Stardust, Mathew Vaughn’s adaptation of the graphic novel by Neil Gaiman and Charles Vess, is a marvelous fairy tale the likes of which haven’t been seen on the silver screen since Rob Reiner’s The Princess Bride. It is filled with whimsy and menace and laughter, yet at its core is a love story.
Tristan is an awkward young man trying to woo the hand of the pretty Victoria who has no interest. When he hears she is getting married to a rival, he offers to prove his devotion and worth by fetching a falling star and returning with it for her birthday. He leaves the protective boundaries of the village of Wall and heads into the land of Stormhold where he encounters all sorts of magical and mysterious things, including unicorns, sky pirates, and most importantly, the true meaning of love.
When Tristan finds the star, it turns out to be a young maiden named Yvaine.
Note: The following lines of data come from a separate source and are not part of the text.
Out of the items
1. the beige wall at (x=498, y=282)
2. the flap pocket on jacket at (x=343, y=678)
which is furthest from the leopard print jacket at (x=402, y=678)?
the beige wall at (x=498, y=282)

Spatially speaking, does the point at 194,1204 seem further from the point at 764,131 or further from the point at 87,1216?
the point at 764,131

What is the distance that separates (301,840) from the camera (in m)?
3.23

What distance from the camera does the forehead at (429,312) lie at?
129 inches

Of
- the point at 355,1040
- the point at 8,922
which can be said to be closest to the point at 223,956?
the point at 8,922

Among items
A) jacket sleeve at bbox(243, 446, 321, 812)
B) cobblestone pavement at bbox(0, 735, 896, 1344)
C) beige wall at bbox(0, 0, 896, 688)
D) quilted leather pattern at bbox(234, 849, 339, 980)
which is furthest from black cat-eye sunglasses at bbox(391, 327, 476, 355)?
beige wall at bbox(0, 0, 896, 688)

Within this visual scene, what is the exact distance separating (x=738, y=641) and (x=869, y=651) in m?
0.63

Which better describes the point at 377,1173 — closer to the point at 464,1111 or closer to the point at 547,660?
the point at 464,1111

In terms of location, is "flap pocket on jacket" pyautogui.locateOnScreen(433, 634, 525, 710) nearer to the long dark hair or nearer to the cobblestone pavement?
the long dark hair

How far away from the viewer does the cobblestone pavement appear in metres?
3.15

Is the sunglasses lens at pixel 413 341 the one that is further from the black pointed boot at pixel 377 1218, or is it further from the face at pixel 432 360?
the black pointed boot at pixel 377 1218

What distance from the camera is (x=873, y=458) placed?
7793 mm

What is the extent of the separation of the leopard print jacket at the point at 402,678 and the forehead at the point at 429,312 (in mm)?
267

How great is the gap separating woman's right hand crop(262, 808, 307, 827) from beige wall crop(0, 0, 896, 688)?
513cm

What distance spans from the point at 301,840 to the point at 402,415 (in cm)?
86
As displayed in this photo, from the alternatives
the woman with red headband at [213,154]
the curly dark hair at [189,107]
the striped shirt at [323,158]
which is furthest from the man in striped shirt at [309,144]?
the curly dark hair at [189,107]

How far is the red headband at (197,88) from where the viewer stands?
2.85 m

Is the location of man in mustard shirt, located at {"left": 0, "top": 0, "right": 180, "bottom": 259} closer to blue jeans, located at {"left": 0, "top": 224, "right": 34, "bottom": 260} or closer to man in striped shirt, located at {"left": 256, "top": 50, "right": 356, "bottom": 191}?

She has no interest in becoming someone’s gift and is rather perturbed about being knocked out of the sky. What dislodges her is a magical jeweled necklace that determines the ruler of Stormhold. It flew out of the hands of the dying King and his sons now seek it to see who is the heir to the throne. Ghosts of the King’s sons also have a vested interest as they are stuck on Earth until the new King is crowned. The quest is made all the more difficult as Yvaine found the necklace lying next to her and put it on before leaving with Tristan.
The path home is made even more difficult as Tristan isn’t the only one who saw Yvaine fall from the sky. Three sister witches do as well and they also have plans to find her and bring her home although their reasons are sinister: when eaten, the heart of a star is a source of longevity and youth. Lamia takes the last they have and ventures out; however, each time she uses magic her appearance returns to her true state.
While all the elements of Stardust are very familiar archetypes from fantasy and fairy tales, they don’t come off as tired clichés. Of course, all the plot lines converge, but do so in a believable way. Vaughn and co-screenwriter Jane Goldman do justice to the graphic novel, although fans of it should know there are numerous changes. However, both Gaiman (“I think it's a lovely movie, and that it's a movie, not a book, and those places where they changed things to make it work as a movie, work just fine”) and Vess (“[they] have managed to capture the essence of the novel and then have skillfully edited as well as extended plot and characters where needed to transform those elements from one medium to another”) are quite fine with the results.
Every moment on screen works. It is so rare anymore when every line, every look of an actor, has purpose and isn’t filler. Michelle Pfieffer’s Lamia deserves to be added to the pantheon of movie witches. Robert DeNiro’s comedic turn as Captain Shakespeare is one of the funniest roles he’s had. Even smaller parts like Mark Williams as a goat turned human and pirates with one line are memorable.
Stardust is a grand fantasy adventure and one of the better films of the summer. Not only do I want to tell people to go see, I want to bring them. While rated PG-13, it’s a very good family film for most. Kids and kids-at-heart will enjoy it.